-- start Available records --

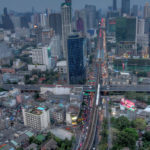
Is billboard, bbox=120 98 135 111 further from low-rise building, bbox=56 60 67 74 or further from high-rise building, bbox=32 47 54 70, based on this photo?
high-rise building, bbox=32 47 54 70

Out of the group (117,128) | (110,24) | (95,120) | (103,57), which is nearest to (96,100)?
(95,120)

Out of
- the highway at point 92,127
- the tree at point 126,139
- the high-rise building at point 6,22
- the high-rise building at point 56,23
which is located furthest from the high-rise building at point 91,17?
the tree at point 126,139

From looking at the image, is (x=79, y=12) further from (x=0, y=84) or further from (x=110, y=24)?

-- end Available records --

Copy all of the items above word for word, leaving out the pictures.

- [Result for this task]:
Is billboard, bbox=120 98 135 111 further from low-rise building, bbox=56 60 67 74 or further from high-rise building, bbox=32 47 54 70, based on this photo?
high-rise building, bbox=32 47 54 70

Out of the group (117,128) | (110,24) | (95,120) | (103,57), which is nearest to (96,100)?
(95,120)

Out of
- the highway at point 92,127
- the tree at point 126,139
- the high-rise building at point 6,22
- the high-rise building at point 56,23
which is located furthest from the high-rise building at point 91,17?
the tree at point 126,139

From looking at the image, is (x=79, y=12) further from (x=0, y=84) or further from (x=110, y=24)?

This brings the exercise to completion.